» **YOUR GOAL**
All of the data below should be written out exactly.

[Extracted data entries]
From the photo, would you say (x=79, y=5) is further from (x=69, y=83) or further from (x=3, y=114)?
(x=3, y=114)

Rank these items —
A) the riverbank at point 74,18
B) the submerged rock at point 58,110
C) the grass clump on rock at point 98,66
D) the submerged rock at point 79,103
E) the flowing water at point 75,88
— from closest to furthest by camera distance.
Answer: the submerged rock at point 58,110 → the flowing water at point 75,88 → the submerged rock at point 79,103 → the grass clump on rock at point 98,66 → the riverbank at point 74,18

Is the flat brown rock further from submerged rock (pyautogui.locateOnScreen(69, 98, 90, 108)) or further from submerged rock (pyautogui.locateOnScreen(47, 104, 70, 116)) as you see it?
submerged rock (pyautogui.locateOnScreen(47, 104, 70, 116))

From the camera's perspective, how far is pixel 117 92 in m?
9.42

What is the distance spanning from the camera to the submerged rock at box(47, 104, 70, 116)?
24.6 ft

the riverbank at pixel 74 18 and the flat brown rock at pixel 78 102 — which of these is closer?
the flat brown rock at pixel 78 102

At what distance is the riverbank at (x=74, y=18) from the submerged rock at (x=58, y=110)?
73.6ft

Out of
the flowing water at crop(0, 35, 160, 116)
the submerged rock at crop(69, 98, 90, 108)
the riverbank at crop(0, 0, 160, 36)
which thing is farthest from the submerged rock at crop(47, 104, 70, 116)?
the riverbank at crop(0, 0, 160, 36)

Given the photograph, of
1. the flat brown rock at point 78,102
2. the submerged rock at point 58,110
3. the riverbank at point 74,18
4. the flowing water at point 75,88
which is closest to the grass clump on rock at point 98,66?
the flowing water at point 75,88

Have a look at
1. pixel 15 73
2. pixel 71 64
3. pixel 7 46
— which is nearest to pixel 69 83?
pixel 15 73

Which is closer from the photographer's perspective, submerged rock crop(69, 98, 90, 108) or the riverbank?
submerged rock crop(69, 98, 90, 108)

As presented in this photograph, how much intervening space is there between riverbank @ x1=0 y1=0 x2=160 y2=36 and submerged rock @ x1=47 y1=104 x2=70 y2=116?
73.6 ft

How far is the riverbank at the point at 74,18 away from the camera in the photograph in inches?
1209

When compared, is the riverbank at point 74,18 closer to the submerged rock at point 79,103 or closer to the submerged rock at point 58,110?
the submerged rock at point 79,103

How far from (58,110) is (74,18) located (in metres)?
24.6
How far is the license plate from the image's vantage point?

» **OUTPUT OF THE TASK**
From the photo, would you say (x=79, y=5) is further from (x=69, y=83) or further from (x=3, y=114)?
(x=3, y=114)

Rank these items —
A) the riverbank at point 74,18
B) the submerged rock at point 58,110
C) the grass clump on rock at point 98,66
D) the submerged rock at point 79,103
E) the flowing water at point 75,88
— from closest to furthest by camera distance.
Answer: the submerged rock at point 58,110 → the flowing water at point 75,88 → the submerged rock at point 79,103 → the grass clump on rock at point 98,66 → the riverbank at point 74,18

Is the flat brown rock further from submerged rock (pyautogui.locateOnScreen(69, 98, 90, 108)) or further from submerged rock (pyautogui.locateOnScreen(47, 104, 70, 116)) as you see it?
submerged rock (pyautogui.locateOnScreen(47, 104, 70, 116))

From the camera's perspective, how far is pixel 117 92 in m?
9.42

What is the distance spanning from the camera to the submerged rock at box(47, 104, 70, 116)?
24.6 ft

the riverbank at pixel 74 18 and the flat brown rock at pixel 78 102 — which of these is closer?
the flat brown rock at pixel 78 102

At what distance is the riverbank at (x=74, y=18) from the submerged rock at (x=58, y=110)?
73.6ft

Out of
the flowing water at crop(0, 35, 160, 116)
the submerged rock at crop(69, 98, 90, 108)
the riverbank at crop(0, 0, 160, 36)
which thing is farthest from the submerged rock at crop(47, 104, 70, 116)?
the riverbank at crop(0, 0, 160, 36)

Given the photograph, of
1. the flat brown rock at point 78,102
2. the submerged rock at point 58,110
3. the riverbank at point 74,18
4. the flowing water at point 75,88
which is closest to the grass clump on rock at point 98,66?
the flowing water at point 75,88

Have a look at
1. pixel 15 73
2. pixel 71 64
3. pixel 7 46
— which is nearest to pixel 69 83?
pixel 15 73

Which is closer from the photographer's perspective, submerged rock crop(69, 98, 90, 108) or the riverbank?
submerged rock crop(69, 98, 90, 108)

As presented in this photograph, how much intervening space is there between riverbank @ x1=0 y1=0 x2=160 y2=36 and submerged rock @ x1=47 y1=104 x2=70 y2=116?
73.6 ft

How far is the riverbank at the point at 74,18 away from the camera in the photograph in inches?
1209

When compared, is the riverbank at point 74,18 closer to the submerged rock at point 79,103 or closer to the submerged rock at point 58,110?
the submerged rock at point 79,103

How far from (58,110) is (74,18) located (in metres)?
24.6
How far is the license plate from the image's vantage point?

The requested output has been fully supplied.